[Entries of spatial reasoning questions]
↓↓↓
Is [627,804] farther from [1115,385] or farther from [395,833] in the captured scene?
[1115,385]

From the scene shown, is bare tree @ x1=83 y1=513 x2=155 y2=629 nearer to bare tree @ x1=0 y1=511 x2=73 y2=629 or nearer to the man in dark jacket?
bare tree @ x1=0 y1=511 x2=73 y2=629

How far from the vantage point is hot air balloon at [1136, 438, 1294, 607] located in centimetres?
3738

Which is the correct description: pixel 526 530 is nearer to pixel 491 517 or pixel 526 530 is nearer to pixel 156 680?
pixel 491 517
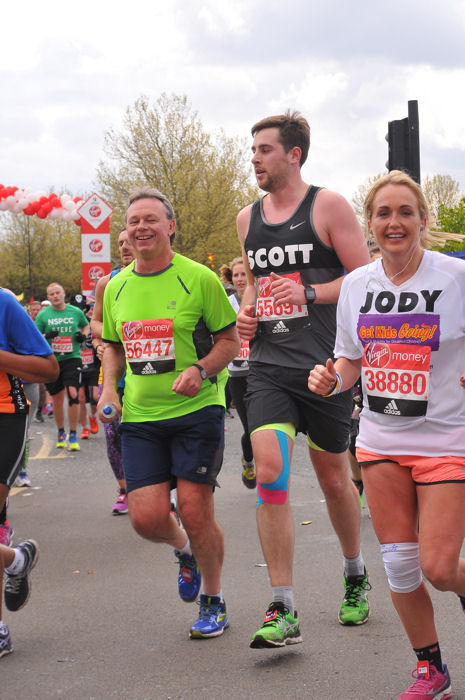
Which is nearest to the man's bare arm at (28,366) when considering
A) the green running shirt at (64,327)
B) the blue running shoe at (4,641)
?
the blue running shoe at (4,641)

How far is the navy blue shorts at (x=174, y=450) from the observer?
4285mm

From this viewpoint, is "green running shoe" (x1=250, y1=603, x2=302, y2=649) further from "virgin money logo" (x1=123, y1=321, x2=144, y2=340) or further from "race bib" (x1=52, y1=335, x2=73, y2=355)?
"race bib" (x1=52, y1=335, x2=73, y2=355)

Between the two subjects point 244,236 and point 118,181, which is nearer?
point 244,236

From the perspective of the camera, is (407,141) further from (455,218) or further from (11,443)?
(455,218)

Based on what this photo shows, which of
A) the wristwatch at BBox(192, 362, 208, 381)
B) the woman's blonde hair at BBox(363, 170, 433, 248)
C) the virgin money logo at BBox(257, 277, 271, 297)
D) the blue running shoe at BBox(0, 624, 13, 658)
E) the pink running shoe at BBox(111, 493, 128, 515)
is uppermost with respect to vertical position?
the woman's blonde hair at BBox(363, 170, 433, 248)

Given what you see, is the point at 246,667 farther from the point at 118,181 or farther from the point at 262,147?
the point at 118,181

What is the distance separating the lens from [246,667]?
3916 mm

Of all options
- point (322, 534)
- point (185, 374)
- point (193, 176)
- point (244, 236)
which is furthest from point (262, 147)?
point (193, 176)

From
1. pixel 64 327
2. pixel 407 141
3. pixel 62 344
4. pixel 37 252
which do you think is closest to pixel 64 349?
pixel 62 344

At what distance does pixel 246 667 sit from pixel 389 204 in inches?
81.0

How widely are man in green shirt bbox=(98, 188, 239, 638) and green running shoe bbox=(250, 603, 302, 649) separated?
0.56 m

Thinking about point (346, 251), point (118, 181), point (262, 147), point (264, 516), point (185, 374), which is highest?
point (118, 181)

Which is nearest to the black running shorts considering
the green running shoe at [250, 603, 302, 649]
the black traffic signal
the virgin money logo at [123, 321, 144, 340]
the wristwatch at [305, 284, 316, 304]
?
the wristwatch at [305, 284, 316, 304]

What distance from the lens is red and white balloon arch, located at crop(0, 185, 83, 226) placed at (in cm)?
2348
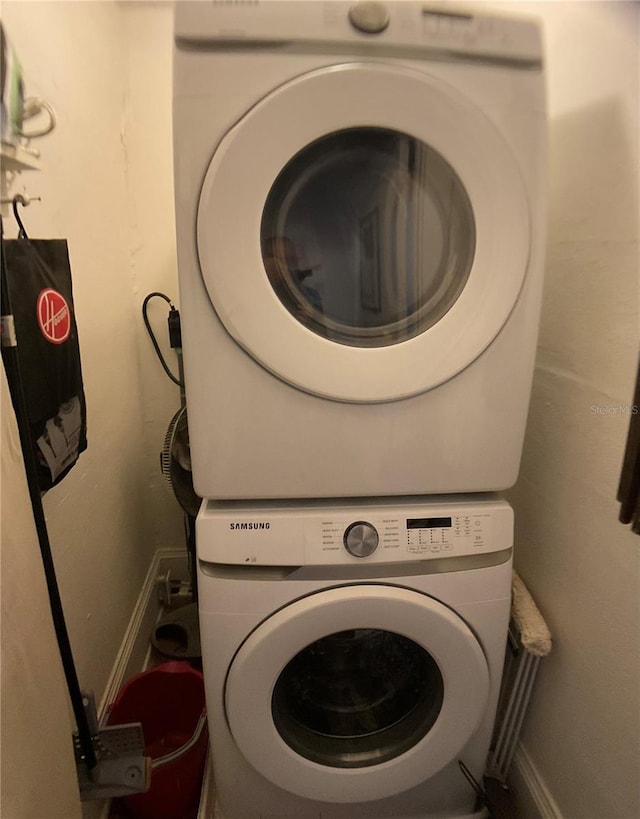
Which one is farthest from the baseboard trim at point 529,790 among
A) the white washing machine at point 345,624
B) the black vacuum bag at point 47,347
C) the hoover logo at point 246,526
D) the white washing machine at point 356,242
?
↑↑↑
↓↓↓
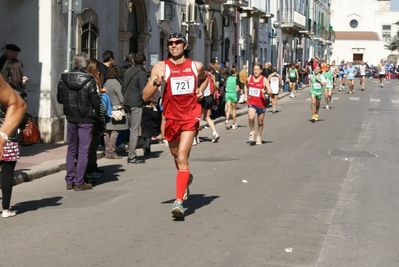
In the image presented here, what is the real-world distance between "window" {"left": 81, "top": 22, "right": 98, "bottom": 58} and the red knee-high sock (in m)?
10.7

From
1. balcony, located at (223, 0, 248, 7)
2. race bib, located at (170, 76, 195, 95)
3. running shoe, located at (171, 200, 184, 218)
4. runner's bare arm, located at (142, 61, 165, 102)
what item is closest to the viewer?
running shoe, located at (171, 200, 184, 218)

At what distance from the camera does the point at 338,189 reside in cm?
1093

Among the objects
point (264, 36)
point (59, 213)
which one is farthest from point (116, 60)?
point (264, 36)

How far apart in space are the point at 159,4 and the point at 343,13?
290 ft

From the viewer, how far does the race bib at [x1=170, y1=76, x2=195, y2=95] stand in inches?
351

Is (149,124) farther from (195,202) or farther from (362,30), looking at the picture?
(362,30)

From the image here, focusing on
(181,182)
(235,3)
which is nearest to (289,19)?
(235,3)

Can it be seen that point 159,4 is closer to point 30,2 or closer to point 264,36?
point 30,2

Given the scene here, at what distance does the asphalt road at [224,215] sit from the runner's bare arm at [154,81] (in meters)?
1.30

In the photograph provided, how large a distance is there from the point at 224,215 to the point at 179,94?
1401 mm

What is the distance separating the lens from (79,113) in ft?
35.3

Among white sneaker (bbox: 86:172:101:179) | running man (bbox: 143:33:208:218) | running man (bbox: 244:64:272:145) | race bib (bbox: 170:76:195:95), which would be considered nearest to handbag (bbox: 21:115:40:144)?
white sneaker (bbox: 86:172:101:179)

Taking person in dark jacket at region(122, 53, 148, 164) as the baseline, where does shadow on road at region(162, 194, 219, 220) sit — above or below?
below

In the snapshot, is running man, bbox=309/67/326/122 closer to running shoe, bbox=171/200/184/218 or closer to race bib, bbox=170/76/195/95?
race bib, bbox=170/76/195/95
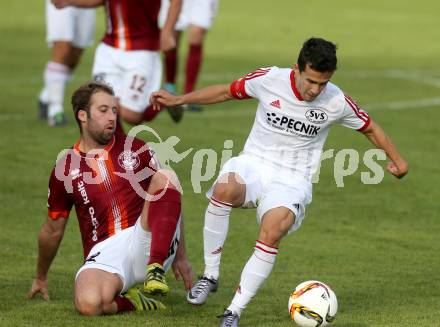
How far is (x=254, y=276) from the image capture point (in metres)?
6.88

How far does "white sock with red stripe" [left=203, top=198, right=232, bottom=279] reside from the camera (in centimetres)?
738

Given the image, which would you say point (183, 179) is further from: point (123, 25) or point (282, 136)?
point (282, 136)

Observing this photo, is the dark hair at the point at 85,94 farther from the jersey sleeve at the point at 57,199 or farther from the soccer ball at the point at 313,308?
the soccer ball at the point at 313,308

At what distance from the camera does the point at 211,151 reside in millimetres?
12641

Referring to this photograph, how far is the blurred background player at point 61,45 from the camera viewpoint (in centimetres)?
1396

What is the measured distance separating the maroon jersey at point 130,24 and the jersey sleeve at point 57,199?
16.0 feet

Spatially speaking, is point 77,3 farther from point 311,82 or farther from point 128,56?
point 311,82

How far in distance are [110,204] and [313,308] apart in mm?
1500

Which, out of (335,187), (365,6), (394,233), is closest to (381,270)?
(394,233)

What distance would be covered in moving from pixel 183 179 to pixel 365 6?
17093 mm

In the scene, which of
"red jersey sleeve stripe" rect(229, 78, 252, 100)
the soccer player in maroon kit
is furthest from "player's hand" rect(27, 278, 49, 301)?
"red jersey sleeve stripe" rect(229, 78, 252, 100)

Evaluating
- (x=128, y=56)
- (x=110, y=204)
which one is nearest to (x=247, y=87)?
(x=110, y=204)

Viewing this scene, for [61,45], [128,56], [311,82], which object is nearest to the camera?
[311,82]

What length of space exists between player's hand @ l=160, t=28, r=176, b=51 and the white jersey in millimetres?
↑↑↑
■ **Exercise objective**
Please count the lines in the entries above that contain the string "closest". Reply with only that number.

■ **Result below**
3